Correspondence Analysis and car environmental friendness

gianmarco

TS Contributor
#1
Some days ago, Trinker pointed out to me a blog's post dealing with Correspondence Analysis.

I am taking the opportunity to elaborate very very briefly on the dataset used in that blog, just to provide an idea of how the CA scatterplot used in that blog can be 'reworked' to help in assessing the cars' relative 'environmental friendness' as perceived by customers.

As you can see from the attached pict, it suffices to draw a segment (BLACK) passing trough the 'environmentally friendly' category point and the origo of the scatterplot. Then, one has to draw a segment (RED) from each 'car' category point, perpendicular to the preceding segment.

The more a red segment intersects the black one beyond the origo, the less than expected the 'environmentally friendly' category has an 'impact' on a given car category, and viceversa.

So, listing from more to less 'environmental friendly', Opel Corsa, Fiat 500, Toyota Prius, Citroen Picasso, Ford Focus, Volksw. Golf, Mini Cooper and Renault Espace are those perceived as 'environment friendly', in that specific order (as revealed by the relative position of the intersections).

By the same token, the other cars are perceived as not 'environmental friendly', being the BMW X5 the one that scores the lowest position.


These are my 2 cents on the topic :)


Side notes:
-there is no model building, hypothesis testing, residuals, and the like. Just exploratory approach. Sorry Guys (i.e., Dason) :)
-it is unfortunate that no R package to date allows to get that type of extra (visual) info out of CA
 
#2
-there is no model building, hypothesis testing, residuals, and the like. Just exploratory approach. Sorry Guys
Well, OK. (Maybe the guys are sorry. I am not.) But there is no contradiction between exploratory analysis and a more hypothesis testing/confirmatory approach. They are rather on a continuum scale from one side to an other.

But hey, wait a minute! Isn't there any "residuals"? No "model building"? You have 20 to 25 attributes (like "environmental" etc.) that are projected down to a two-dimensional space (in a way that I personally is not familiar with). Isn't that procedure using an implicit model? Isn't the perpendicular lines you are drawing some kind of "residuals"?

If you excludes a few attributs, will that not change the plot? So there is an implicit model! The question is, does this implicit model describes the reality in a good way?
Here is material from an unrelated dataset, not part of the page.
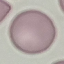

result = no malaria parasites seen
image type = cell patch, automatically extracted from a larger field of view and resized to 64 × 64 pixels
capture = smartphone through the microscope eyepiece
preparation = thin blood film
stain = Giemsa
-it is unfortunate that no R package to date allows to get that type of extra (visual) info out of CA
But the point you are making is a good one. The interpretation can be greatly improved just by drawing a line.
 

gianmarco

TS Contributor
#3
Ahhhhh....no one gives a **** to this thread....I knew.

In order to gain attention, I should have titled it:
'R is good to nothing' (to attract mainly Dason and Trinker)
'Normality of variables IS an assumption on Linear Regression' (Dason, CowBoyBear, Terzi, Greta)
'SAS is good to nothing' (noetsi)
'Bugs, snakes and spiders suck' (Bugman, TheEcologist)
'I have a severe toothache' (Victor)
'I got free cakes for you' (Jake)
'Canada is a lesser version of US' (Spunky)
 

gianmarco

TS Contributor
#4
Greta:
1) my second (joking) post was written while you was replying. So, sorry for including you in my list....
2) Indeed, as always, you raise many sensible points!!!!! I was just kidding...

Thanks for your feedback
Gm
 
#5
Ahhhhh....no one gives a **** to this thread....I knew.
I must thank you for the above useful post!

'R is good to nothing' (to attract mainly Dason and Trinker)
Since you have said:
-it is unfortunate that no R package to date allows to get that type of extra (visual) info out of CA
...I guess that you are right about that one!

'Normality of variables IS an assumption on Linear Regression' (Dason, CowBoyBear, Terzi, Greta)
No, it isn't! In a generalized linear model the assumption is just that the distribution is in the exponential family, of which normality is just a special case.


'SAS is good to nothing' (noetsi)
For this I tank you for this useful post! Besides, SAS is just an aeroplane company anyway!

'Bugs, snakes and spiders suck' (Bugman, TheEcologist)
Although, they might be interesting, I must agree about this one.

'I have a severe toothache' (Victor)
Has he said so?

'I got free cakes for you' (Jake)
Fine, send them to the lounge on Wednesday! They have been missing a long time.

'Canada is a lesser version of US' (Spunky)
Isn't it actually much larger?

@Gianmarco, as you put it: thread deterioration is ON!

:)
 
#7
Greta:
2) Indeed, as always, you raise many sensible points!!!!! I was just kidding...
I realized that you were kidding. But I, "as always", took it deadly serious! :)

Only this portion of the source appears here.